### EXERCISES
**A)** In the abstract, which cells did the researchers synchronize to study mitochondrial neurosteroidogenesis?
**B)** Condense the paragraph of the abstract beginning "Neurosteroids are steroids synthetized" into a bulleted list that keeps its main facts.

### TEXT BLOCK
####

Abstract

Neurosteroids are steroids synthetized in the nervous system, with the first step of steroidogenesis taking place within mitochondria with the synthesis of pregnenolone. They exert important brain-specific functions by playing a role in neurotransmission, learning and memory processes, and neuroprotection. Here, we show for the first time that mitochondrial neurosteroidogenesis follows a circadian rhythm and correlates with the rhythmic changes in mitochondrial morphology. We used synchronized human A172 glioma cells, which are steroidogenic cells with a functional core molecular clock, to show that pregnenolone levels and translocator protein (TSPO) are controlled by the clock, probably via circadian regulation of mitochondrial fusion/fission. Key findings were recapitulated in mouse brains. We also showed that genetic or pharmacological abrogation of fusion/fission activity, as well as disturbing the core molecular clock, abolished circadian rhythms of pregnenolone and TSPO. Our findings provide new insights into the crosstalk between mitochondrial function (here, neurosteroidogenesis) and circadian cycles.

####

### AVAILABLE DATA
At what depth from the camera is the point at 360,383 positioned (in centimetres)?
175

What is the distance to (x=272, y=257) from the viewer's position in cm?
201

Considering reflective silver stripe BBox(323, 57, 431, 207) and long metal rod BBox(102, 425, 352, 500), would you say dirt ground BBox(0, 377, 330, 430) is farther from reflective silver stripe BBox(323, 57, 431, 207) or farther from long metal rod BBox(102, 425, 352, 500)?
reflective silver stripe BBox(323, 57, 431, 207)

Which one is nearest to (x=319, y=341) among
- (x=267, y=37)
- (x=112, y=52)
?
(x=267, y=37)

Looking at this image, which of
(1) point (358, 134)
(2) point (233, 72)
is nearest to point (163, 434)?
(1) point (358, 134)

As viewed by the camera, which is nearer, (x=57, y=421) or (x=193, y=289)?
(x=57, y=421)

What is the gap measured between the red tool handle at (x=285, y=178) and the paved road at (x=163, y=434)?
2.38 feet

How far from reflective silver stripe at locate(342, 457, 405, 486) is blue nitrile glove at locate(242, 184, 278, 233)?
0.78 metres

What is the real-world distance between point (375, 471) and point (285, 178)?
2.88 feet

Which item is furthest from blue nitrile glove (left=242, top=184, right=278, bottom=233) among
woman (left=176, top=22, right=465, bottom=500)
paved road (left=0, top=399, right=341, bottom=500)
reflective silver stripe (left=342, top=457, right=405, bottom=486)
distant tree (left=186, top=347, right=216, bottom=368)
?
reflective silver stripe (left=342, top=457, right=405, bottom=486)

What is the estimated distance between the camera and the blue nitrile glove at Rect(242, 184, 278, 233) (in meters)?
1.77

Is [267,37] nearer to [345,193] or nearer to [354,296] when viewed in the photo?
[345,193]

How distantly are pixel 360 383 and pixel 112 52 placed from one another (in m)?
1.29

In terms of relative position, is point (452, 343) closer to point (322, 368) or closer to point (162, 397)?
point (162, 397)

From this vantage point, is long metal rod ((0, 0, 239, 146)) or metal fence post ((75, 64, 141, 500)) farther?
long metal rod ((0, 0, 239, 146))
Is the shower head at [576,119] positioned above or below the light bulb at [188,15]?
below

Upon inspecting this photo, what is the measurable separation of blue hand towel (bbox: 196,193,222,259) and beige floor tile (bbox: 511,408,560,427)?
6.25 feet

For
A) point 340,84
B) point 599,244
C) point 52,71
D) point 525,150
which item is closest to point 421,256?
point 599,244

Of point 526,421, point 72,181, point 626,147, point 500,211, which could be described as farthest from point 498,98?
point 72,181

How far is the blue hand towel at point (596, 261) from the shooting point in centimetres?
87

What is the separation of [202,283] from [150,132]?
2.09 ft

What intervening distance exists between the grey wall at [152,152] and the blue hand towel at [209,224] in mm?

####

### EXERCISE RESPONSES
**A)** Human A172 glioma cells.

**B)**
- Neurosteroids are steroids made in the nervous system. Steroidogenesis begins in mitochondria with the synthesis of pregnenolone.
- They support neurotransmission, learning and memory, and neuroprotection.
- Mitochondrial neurosteroidogenesis follows a circadian rhythm that correlates with rhythmic changes in mitochondrial morphology. This is shown here for the first time.
- In synchronized human A172 glioma cells, which are steroidogenic and have a functional core molecular clock, pregnenolone levels and translocator protein (TSPO) are clock-controlled, probably via circadian regulation of mitochondrial fusion/fission.
- Key findings were reproduced in mouse brains.
- The circadian rhythms of pregnenolone and TSPO disappeared when fusion/fission was blocked genetically or pharmacologically or when the core molecular clock was disturbed.
- The results shed light on crosstalk between mitochondrial function and circadian cycles.